• **What to do**
(A) According to the passage on network interactions, how many user nodes does the graph in Figure 1 contain?
(B) Write out the passage on network interactions word for word, beginning at the words "Network Interactions" and stopping after "month (Jan 2020).".
(C) Continue the passage on Twitter network interactions from the point where it stops.

• **Provided text**
** Begin **
Network Interactions

Figure 1 shows all interactions (mentions, retweets, replies, quotes) between users in both the live and takedown datasets. This includes interactions both within and across datasets. The graph contains a total of 11,551 user nodes and 609,459 directed, weighted interaction edges. The network shows that there are considerably more interactions amongst accounts in each dataset than between them. This is largely due to our collection. Namely, tweets in the takedown dataset span 2009 to early 2020 while the live accounts we pulled were created in 2020, so the two sets of accounts’ activity overlapped only briefly. Specifically, only 1426 users in Twitter’s takedown dataset were active in 2020, and 1422 tweeted their last tweet in Jan 2020. Therefore, most of the overlap between these two datasets happened in only one month (Jan 2020).

Refer to caption
Figure 1: Account interaction graph. Takedown accounts are represented in purple, live accounts (still live as of December 2021) are green, and suspended accounts are red. Edge color represents the color of the target node. If there are bidirectional interactions between users, both edges are present. Edges are weighted by number of interactions.

In Figure 2, we zoom in on this time period to analyze the interactions amongst takedown and live accounts while they were both active. The graph contains 120 nodes and 192 weighted interaction edges. There are 80 nodes from the takedown dataset and 40 nodes from the live dataset, 13 of which have been suspended by Twitter as of Dec 6, 2021. Unlike Figure 1, we do not see two distinct clusters separating the two datasets. Rather, we see a high amount of interconnectivity between the two datasets. This view, we suggest, captures a snapshot of the operation’s activity transition to new accounts in response ongoing shutdown.

Of 1426 users in the takedown dataset active in 2020, 1422 last tweeted in Jan 2020.777Of the remaining users in the takedown set, 2143 were suspended in 2019 and 1239 were suspended in 2018. This indicates two possibilities: Twitter may have suspended many accounts from the takedown dataset at once in Jan 2020, or the Turkish operation was already transitioning to new accounts in anticipation of shutdown. During this time, they began interacting with accounts in the live dataset to boost visibility of newly created accounts through retweets and follow trains. During Jan 2020, takedown accounts interacted with accounts from the live dataset 530 times.888This is greater than the number of edges in Figure 2 because the graph contains weighted edges. Of these 530 tweets, 455 were retweets and 72 were follow trains.

Refer to caption
Figure 2: Transition network. Interaction graph amongst all users in both the takedown and the live datasets during Jan 2020. Node/edge colors follow as in Figure 1.
** End **
• **Recorded data**
** Begin **
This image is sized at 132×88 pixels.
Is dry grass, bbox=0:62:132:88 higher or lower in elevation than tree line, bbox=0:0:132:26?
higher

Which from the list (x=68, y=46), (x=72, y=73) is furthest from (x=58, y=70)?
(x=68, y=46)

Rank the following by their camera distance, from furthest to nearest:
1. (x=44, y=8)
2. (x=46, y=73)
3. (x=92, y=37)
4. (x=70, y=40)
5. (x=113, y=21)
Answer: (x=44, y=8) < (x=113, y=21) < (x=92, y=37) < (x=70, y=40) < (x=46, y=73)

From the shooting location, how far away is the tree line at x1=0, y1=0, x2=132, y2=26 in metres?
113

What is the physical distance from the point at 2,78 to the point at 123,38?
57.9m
** End **
** Begin **
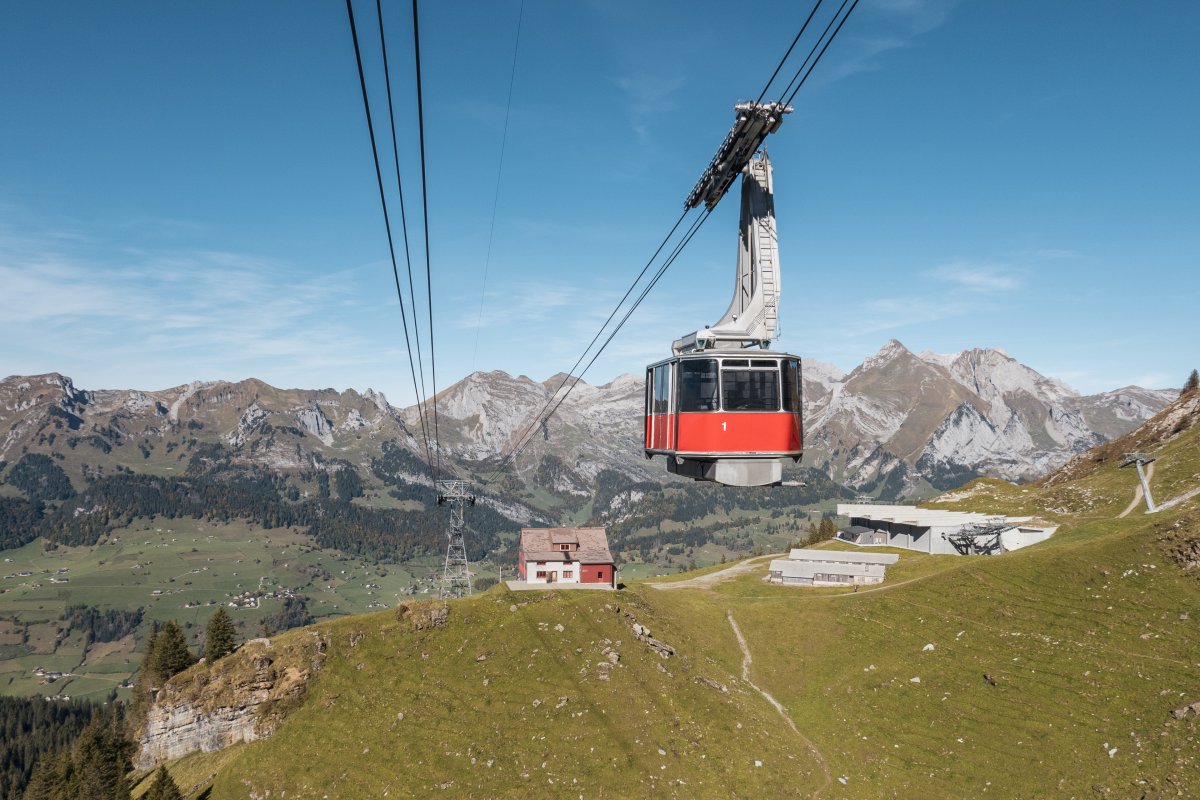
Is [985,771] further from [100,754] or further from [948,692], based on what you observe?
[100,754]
** End **
• **Final results**
(A) 11,551 user nodes.

(B)
Network Interactions

Figure 1 shows all interactions (mentions, retweets, replies, quotes) between users in both the live and takedown datasets. This includes interactions both within and across datasets. The graph contains a total of 11,551 user nodes and 609,459 directed, weighted interaction edges. The network shows that there are considerably more interactions amongst accounts in each dataset than between them. This is largely due to our collection. Namely, tweets in the takedown dataset span 2009 to early 2020 while the live accounts we pulled were created in 2020, so the two sets of accounts’ activity overlapped only briefly. Specifically, only 1426 users in Twitter’s takedown dataset were active in 2020, and 1422 tweeted their last tweet in Jan 2020. Therefore, most of the overlap between these two datasets happened in only one month (Jan 2020).

(C)
BERT Classification

We create a BERT-based classifier trained on users from the takedown and evaluated on the live suspended users. We aim to determine whether latent similarities between the two datasets can further substantiate the link between them. We use the pre-trained Turkish language DistilBERTurk model (Schweter 2020). We fine-tune DistilBERTurk using accounts from the takedown as positively labeled samples and we collect negatively labeled samples using the Twitter API. Our classifier yields an F1-score of 0.88 when tested on the takedown dataset, and 0.71 when evaluating the live dataset.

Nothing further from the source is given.